#### Aim of the task
Change every occurrence of "camera" to "viewer" in the items below, leaving all other text as it is, and omit the pictures from your answer.

#### Extracted entries
▽
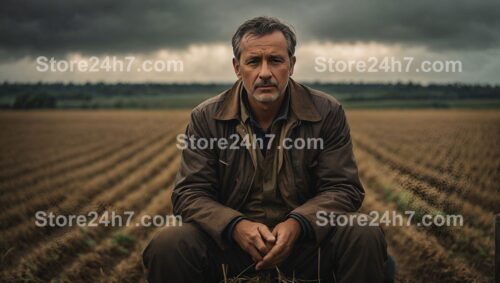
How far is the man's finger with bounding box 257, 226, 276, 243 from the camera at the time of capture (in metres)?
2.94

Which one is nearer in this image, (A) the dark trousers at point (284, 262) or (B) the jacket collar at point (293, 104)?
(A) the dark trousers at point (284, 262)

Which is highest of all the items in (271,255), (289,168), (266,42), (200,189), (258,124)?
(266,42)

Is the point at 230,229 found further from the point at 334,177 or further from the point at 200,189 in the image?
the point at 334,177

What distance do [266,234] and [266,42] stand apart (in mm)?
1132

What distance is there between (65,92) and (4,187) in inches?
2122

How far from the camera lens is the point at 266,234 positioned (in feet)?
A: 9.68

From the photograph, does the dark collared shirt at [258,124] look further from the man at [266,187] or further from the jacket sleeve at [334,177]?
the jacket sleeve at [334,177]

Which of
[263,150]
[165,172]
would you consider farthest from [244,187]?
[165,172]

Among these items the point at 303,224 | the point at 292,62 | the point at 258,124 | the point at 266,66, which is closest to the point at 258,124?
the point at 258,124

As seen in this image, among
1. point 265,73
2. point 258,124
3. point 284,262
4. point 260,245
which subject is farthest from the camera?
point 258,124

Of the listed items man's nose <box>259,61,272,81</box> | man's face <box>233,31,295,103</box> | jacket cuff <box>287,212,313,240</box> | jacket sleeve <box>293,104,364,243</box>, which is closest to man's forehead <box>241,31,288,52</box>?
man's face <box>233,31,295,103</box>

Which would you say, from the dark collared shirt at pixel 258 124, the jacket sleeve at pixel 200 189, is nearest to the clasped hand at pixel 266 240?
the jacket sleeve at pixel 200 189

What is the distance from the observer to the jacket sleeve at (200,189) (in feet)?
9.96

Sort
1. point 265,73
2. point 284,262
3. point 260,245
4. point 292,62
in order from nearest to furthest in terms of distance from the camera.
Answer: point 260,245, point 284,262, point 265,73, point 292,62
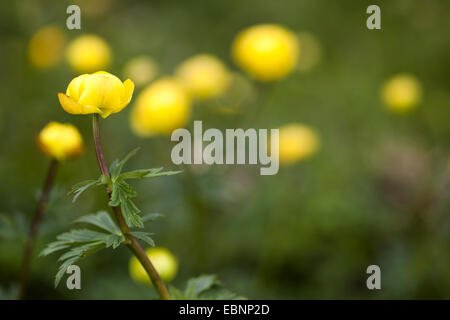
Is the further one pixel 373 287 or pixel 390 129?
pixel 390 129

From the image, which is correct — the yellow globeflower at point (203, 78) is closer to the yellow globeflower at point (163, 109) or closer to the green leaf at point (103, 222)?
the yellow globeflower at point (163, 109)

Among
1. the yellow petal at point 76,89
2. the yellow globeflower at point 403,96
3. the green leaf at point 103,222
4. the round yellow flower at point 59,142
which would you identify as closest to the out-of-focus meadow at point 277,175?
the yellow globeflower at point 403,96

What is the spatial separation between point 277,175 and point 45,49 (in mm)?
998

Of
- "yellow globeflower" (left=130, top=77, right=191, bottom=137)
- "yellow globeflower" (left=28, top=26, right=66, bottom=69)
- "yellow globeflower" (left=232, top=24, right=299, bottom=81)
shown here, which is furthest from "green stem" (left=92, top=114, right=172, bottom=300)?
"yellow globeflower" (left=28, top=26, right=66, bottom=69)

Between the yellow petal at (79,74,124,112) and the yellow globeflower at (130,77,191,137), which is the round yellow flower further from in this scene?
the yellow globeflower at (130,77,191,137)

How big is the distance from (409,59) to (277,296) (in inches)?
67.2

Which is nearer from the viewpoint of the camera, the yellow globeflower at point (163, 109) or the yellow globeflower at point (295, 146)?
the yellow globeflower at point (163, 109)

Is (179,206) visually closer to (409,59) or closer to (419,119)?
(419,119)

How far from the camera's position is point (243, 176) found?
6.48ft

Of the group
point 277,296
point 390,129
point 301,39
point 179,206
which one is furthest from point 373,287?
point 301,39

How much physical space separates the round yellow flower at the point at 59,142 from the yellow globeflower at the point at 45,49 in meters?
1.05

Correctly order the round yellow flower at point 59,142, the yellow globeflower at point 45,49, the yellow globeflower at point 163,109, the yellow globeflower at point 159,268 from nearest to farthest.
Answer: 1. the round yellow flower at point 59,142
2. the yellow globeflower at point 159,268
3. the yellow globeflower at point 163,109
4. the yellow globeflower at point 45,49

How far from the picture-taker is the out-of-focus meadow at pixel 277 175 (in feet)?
△
#### Reply
How far is the man's finger with bounding box 257, 226, 276, 243 from the viewer at the time of capture (in metres)?
2.94

Which one is nearer in this image, (A) the dark trousers at point (284, 262) or (B) the jacket collar at point (293, 104)?
(A) the dark trousers at point (284, 262)

Which is highest of all the items in (271,255), (289,168), (266,42), (200,189), (258,124)?
(266,42)

Is the point at 230,229 found further from the point at 334,177 or further from the point at 200,189 in the image?
the point at 334,177

What distance do [266,234] and [266,42] stand apart (in mm)?
1132

What distance is there between (65,92) and (4,187) in inches?
2122

How far from the viewer lens is the point at 266,234 positioned (in feet)?
A: 9.68

From the photograph, does the dark collared shirt at [258,124] look further from the man at [266,187] or further from the jacket sleeve at [334,177]?
the jacket sleeve at [334,177]

Which of
[263,150]
[165,172]
would you consider farthest from [244,187]?
[165,172]

Among these items the point at 303,224 | the point at 292,62 | the point at 258,124 | the point at 266,66, which is closest to the point at 258,124?
the point at 258,124

As seen in this image, among
1. point 265,73
2. point 258,124
3. point 284,262
4. point 260,245
which subject is farthest from the viewer?
point 258,124

Of the listed items man's nose <box>259,61,272,81</box> | man's face <box>233,31,295,103</box> | jacket cuff <box>287,212,313,240</box> | jacket sleeve <box>293,104,364,243</box>, which is closest to man's forehead <box>241,31,288,52</box>?
man's face <box>233,31,295,103</box>

Which would you say, from the dark collared shirt at pixel 258 124, the jacket sleeve at pixel 200 189, is nearest to the clasped hand at pixel 266 240?
the jacket sleeve at pixel 200 189

What is the distance from the observer to the jacket sleeve at (200,189) (in feet)?
9.96

Sort
1. point 265,73
2. point 284,262
3. point 260,245
4. point 292,62
in order from nearest to furthest in terms of distance from the viewer.
Answer: point 260,245, point 284,262, point 265,73, point 292,62
Is the further one pixel 373 287 or pixel 390 129?
pixel 390 129

From the image, which is correct — the yellow globeflower at point (203, 78) is closer to the yellow globeflower at point (163, 109) or closer to the green leaf at point (103, 222)?
the yellow globeflower at point (163, 109)

Among
1. the yellow petal at point 76,89
2. the yellow globeflower at point 403,96
3. the green leaf at point 103,222
4. the round yellow flower at point 59,142
which would you identify as closest to the out-of-focus meadow at point 277,175?
the yellow globeflower at point 403,96

What is the spatial separation between point 277,175 and point 45,49 (in mm)?
998

Of
- "yellow globeflower" (left=130, top=77, right=191, bottom=137)
- "yellow globeflower" (left=28, top=26, right=66, bottom=69)
- "yellow globeflower" (left=232, top=24, right=299, bottom=81)
shown here, which is furthest from "green stem" (left=92, top=114, right=172, bottom=300)?
"yellow globeflower" (left=28, top=26, right=66, bottom=69)

Between the yellow petal at (79,74,124,112) and the yellow globeflower at (130,77,191,137), which is the round yellow flower further from in this scene?
the yellow globeflower at (130,77,191,137)

How big is the distance from (409,59) to (277,296) (in inches)?
67.2

Which is nearer from the viewpoint of the viewer, the yellow globeflower at point (163, 109) or the yellow globeflower at point (295, 146)?
the yellow globeflower at point (163, 109)

Is (179,206) visually closer to (409,59) or closer to (419,119)?
(419,119)

How far from the viewer's position is point (243, 176) found?
6.48ft

Of the group
point 277,296
point 390,129
point 301,39
point 179,206
which one is furthest from point 373,287?
point 301,39

How much physical space separates the round yellow flower at the point at 59,142 from the yellow globeflower at the point at 45,49 in meters?
1.05

Correctly order the round yellow flower at point 59,142, the yellow globeflower at point 45,49, the yellow globeflower at point 163,109, the yellow globeflower at point 159,268 from nearest to farthest.
Answer: 1. the round yellow flower at point 59,142
2. the yellow globeflower at point 159,268
3. the yellow globeflower at point 163,109
4. the yellow globeflower at point 45,49

How far from the picture-taker is the out-of-focus meadow at pixel 277 175 (in feet)?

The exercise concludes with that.